Scoop - O Grande Furo (Scoop),
de Woody Allen (EUA/Inglaterra, 2006)
por Lucas Keese

Agradáveis truques manjados

"Scoop" é o termo em inglês para o furo jornalístico, a grande e exclusiva sacada midiática. Este último filme de Woody Allen, no entanto, não tem nada de extraordinário. O interessante, talvez, seja a própria consciência que o filme tem disso: uma espécie de anti-herói do gênero a que faz referência – o suspense – dentro de um regime de comédia de truques manjados, mas que ainda assim, fazem rir.

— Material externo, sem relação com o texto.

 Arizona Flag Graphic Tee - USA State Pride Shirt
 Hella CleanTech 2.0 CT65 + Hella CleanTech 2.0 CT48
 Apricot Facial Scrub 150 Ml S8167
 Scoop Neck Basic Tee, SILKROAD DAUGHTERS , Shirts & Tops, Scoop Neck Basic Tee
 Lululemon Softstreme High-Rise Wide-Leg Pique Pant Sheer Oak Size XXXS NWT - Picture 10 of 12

No início do filme nos deparamos com a morte de um famoso jornalista inglês, célebre por sua persistência investigativa, referenciada na propina que este oferece à Morte no barco rumo ao "reino de Hades" – construção cênica incorporada ao universo da história. Numa conversa do tipo "como você veio parar aqui", ele acaba recebendo informações que poderiam render um formidável furo jornalístico envolvendo um aristocrata e assassinatos em série. Sendo fiel a sua vocação, ele dá um jeito de voltar momentaneamente ao mundo dos vivos para incumbir alguém do possível furo. Eis que a pessoa encontrada, e aqui já se pode ver a comédia em tom de auto-deboche que Allen fará em relação ao suspense, é uma estudante de jornalismo americana (com uma bizarra dúvida em seguir a carreira familiar de dentista...).

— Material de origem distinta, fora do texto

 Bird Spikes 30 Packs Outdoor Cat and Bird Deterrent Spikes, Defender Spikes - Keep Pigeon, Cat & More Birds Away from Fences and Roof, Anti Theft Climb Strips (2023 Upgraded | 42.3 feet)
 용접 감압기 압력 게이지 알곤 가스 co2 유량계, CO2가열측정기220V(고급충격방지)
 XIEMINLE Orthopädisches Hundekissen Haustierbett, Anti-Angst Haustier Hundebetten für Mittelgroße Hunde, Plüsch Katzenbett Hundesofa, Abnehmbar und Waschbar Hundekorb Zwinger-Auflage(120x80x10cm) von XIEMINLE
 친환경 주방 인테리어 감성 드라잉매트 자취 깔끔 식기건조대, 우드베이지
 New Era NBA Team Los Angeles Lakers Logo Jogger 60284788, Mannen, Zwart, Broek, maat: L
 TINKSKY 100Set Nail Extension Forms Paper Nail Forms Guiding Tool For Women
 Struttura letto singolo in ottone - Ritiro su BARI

A investigação, quando adentra o mundo da aristocracia inglesa, deixa ver uma certa representação que Allen faz dos ingleses, muito presente nesses dois últimos filmes londrinos do diretor, mas também em outros exemplos do passado. A noção de aristocracia é algo muito mais forte na cultura inglesa do que na americana, e esse pedigree cultural acaba sendo um fator de tensão entre os personagens e revelador de um certo cinismo. Em Match Point, é o desejo do protagonista em ascender socialmente que o leva a ilustrar-se em óperas e discussões literárias, bem ao gosto da família tradicional na qual busca agregar-se. Já em Scoop, o próprio Allen faz uma série de piadas, gafes com nomes da cultura refinada, que irritam a aspirante à jornalista, já tão seduzida pelo meio que praticamente desiste da "brincadeira do furo" (lembramos ainda do americano Trapaceiros, onde o verniz cultural, tão almejado pela mulher nova-rica como carimbo definitivo de sua ascensão, é aplicado por um inglês do mercado de galerias de arte, interpretado por Hugh Grant).

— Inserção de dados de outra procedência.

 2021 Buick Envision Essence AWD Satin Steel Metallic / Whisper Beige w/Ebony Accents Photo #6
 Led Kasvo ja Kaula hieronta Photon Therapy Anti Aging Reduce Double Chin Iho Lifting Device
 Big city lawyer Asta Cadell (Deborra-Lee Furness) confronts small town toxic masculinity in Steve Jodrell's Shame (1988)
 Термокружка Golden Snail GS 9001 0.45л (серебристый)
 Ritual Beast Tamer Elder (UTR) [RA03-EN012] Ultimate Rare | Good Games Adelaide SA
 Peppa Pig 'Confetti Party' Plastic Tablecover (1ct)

A piada final com os ingleses, sobre "mão invertida" do trânsito, acaba tendo maior impacto do que o insosso desfecho do mistério. Isso porque parece que Allen estava mesmo mais interessado em testar seus já velhos truques sobre uma estrutura de suspense um tanto banal. Mas a auto-consciência dessa posição é sugerida pelo bordão do personagem: a bajulação da platéia, que depois de tanta repetição nos aparece não sem uma ponta de ironia. E nos vemos então como a platéia do show do mágico-Allen, rindo de truques já vistos, talvez buscando um prazer na repetição de algo familiar e consagrado.